# [Задание]
Выпишите из текста о королевских судах все годы, записанные цифрами, в том порядке, в каком они встречаются.
##### Исходный текст #####
Вплоть до XIX века королевские суды, однако, не стали тем, что во Франции называют “судами общей юрисдикции”. Теоретически до 1875 года они обладали исключительной юрисдикцией. Частные лица не имели права обращаться в эту судебную инстанцию. Они должны были просить о предоставлении им такой привилегии, что королевская власть делала лишь при наличии достаточных оснований.

Обычно тот, кто просил о такой привилегии, обращался к канцлеру — высшему должностному лицу Короны — и просил о выдаче предписания (writ) суду рассмотреть дело при условии оплаты канцлеру судебных издержек. Кроме того, можно было обратиться с жалобой (quirela,billa) прямо в суд. Некоторые предписания были простым отражением судебной практики, основанной на жалобах. Получить предписание канцлера или прямое согласие суда принять дело к рассмотрению было не так просто. Королевская власть в XIII веке была не столь либеральна, чтобы канцлер легко мог сам выдать предписание или судьи могли согласиться рассматривать дело в любом случае. Долгое время этому предшествовал тщательный учет обстоятельств дела, и перечень случаев, когда выдавались предписания, расширялся очень медленно. Их насчитывалось всего 56, когда в 1227 году составили их первый список для судей, и 76 — в 1832 году, когда была проведена большая судебная реформа. Однако расширение компетенции королевских судов не связано только с увеличением перечня оснований исков. Оно не находится также и в прямой зависимости от закона, именуемого. Вторым Вестминстерским статутом (1285 г.), который уполномочил канцлера выдавать предписания “в случае подобия” (in cjnsimili casu), то есть тогда, когда ситуация была весьма сходна со служившей основанием для выдачи предписания. Для расширения компетенции королевских судов была использована другая техника. Истец в специальном предварительном документе — декларации детально излагал фактические обстоятельства дела и просил королевских судей, учтя эти факты, принять спор к рассмотрению. Эти новые иски, при которых суды сами признавали свою компетенцию, получили название исков super casum. Со временем круг данных исков расширился и они получили разные специальные названия в зависимости от фактических обстоятельств, обусловивших их судебное рассмотрение: иск о возмещении вреда вследствие неисполнения обязательств, иск о прекращении незаконного владения и т.д.
##### Данные #####
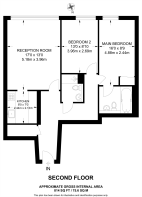 Floorplan area for info only, not for Â£/sq. ft valuation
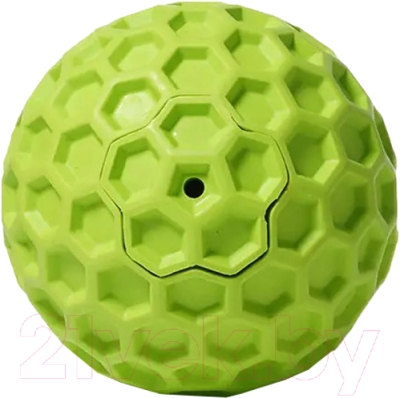 Игрушка для собак SkyRus Шестигранный мячик / 145030-S (салатовый)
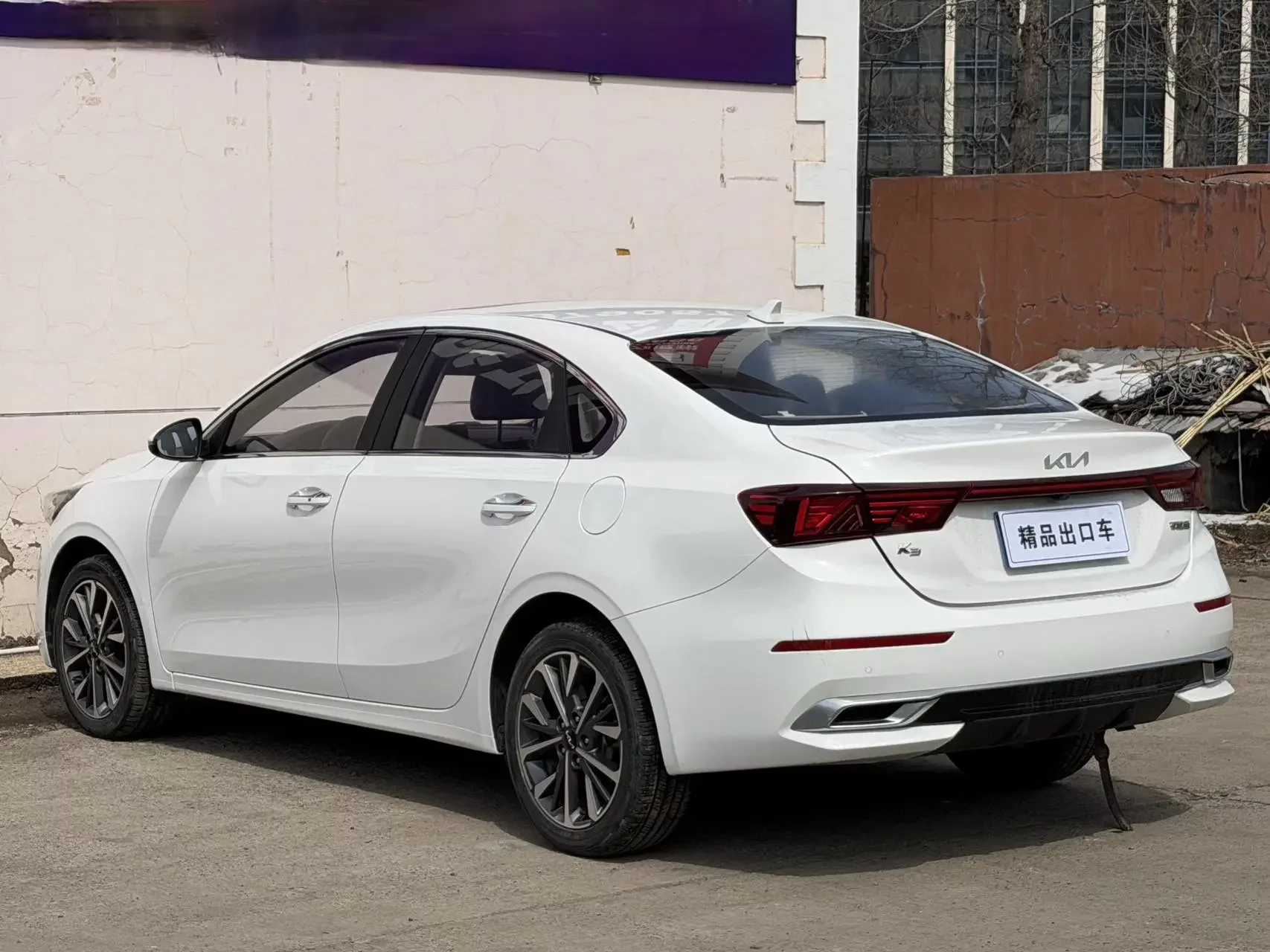 Kia K3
#####
# [Ответ]
1875, 1227, 1832, 1285